Erinnerung: Fortführung der Zwangsvollstreckung trotz privatärztlichem Attest angeordnet

VerfahrensrechtZwangsvollstreckungsrechtKostenrechtStattgegeben

KI-Zusammenfassung

Der Gläubiger beantragte per Erinnerung die Fortführung eines Vollstreckungsauftrags gegen den Schuldner trotz vorgelegten ärztlichen Attests. Zentral war, ob das private Attest die Einstellung der Zwangsvollstreckung rechtfertigt. Das Amtsgericht hielt das Attest für unzureichend und ordnete die Fortführung der Vollstreckung an; die Kosten trägt der Schuldner. Eine dauerhafte Einstellung erfordert ein amtsärztliches Zeugnis.

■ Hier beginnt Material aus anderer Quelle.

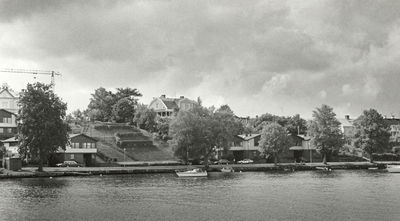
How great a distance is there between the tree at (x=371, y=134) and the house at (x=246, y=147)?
27.8m

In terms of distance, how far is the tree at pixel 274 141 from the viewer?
385 ft

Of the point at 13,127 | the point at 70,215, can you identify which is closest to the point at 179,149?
the point at 13,127

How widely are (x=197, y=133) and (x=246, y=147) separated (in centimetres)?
2920

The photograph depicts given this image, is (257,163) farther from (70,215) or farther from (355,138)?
(70,215)

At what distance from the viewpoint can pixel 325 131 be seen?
126250 mm

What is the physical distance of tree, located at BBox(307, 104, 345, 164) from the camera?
126 meters

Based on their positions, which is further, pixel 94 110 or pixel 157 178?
pixel 94 110

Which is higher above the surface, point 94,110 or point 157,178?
point 94,110

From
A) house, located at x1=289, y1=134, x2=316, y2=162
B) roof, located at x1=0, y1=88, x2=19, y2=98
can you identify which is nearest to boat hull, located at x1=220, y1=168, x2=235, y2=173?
house, located at x1=289, y1=134, x2=316, y2=162

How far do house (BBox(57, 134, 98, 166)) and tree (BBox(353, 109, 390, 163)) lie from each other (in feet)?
236

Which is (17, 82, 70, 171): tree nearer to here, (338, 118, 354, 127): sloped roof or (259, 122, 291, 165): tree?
(259, 122, 291, 165): tree

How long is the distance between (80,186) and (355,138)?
8577cm

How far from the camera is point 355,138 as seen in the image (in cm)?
13388

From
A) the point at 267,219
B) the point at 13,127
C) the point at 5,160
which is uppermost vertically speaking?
the point at 13,127
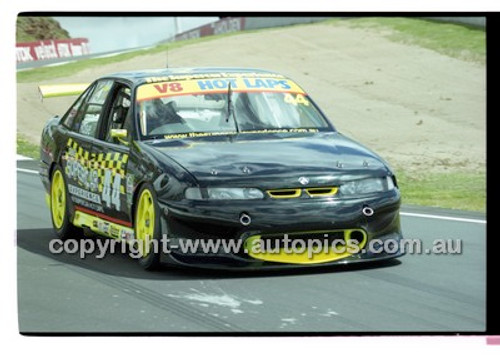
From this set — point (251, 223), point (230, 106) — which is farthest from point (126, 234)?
point (251, 223)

Ausgang: Erinnerung gegen Einstellung der Zwangsvollstreckung als begründet stattgegeben; Gerichtsvollzieher zur Fortführung angewiesen, Kosten dem Schuldner auferlegt.

Abstrakte Rechtssätze

1

Ein privatärztliches Attest rechtfertigt nur die Vertagung eines Vollstreckungstermins, wenn es glaubhaft darlegt, bis zu welchem Zeitpunkt Verhandlungs- oder Leistungsunfähigkeit besteht.

2

Zur dauerhaften Einstellung der Zwangsvollstreckung wegen ernsthafter andauernder Erkrankung ist der Nachweis durch ein amtsärztliches Zeugnis erforderlich; dieses hat der Schuldner grundsätzlich auf seine Kosten zu besorgen.

3

Ein ärztliches Attest muss konkret angeben, welche Beeinträchtigungen durch die Vermögensauskunft zu erwarten sind und für welchen Zeitraum, sonst reicht es nicht zur Einstellung der Vollstreckung aus.

4

Die Erinnerung gegen die Einstellung eines Vollstreckungsauftrags ist begründet, wenn das dem Gerichtsvollzieher vorgelegte Attest keine hinreichende Grundlage für die Einstellung der Zwangsvollstreckung bietet.

Relevante Normen
§ 766 ZPO

Tenor

wird der zuständige Gerichtsvollzieher angewiesen, den Vollstreckungsauftrag des Gläubigers vom 27.02.2015 fortzuführen und nicht aufgrund des ärztlichen Attestes vom 21.04.2015 einzustellen.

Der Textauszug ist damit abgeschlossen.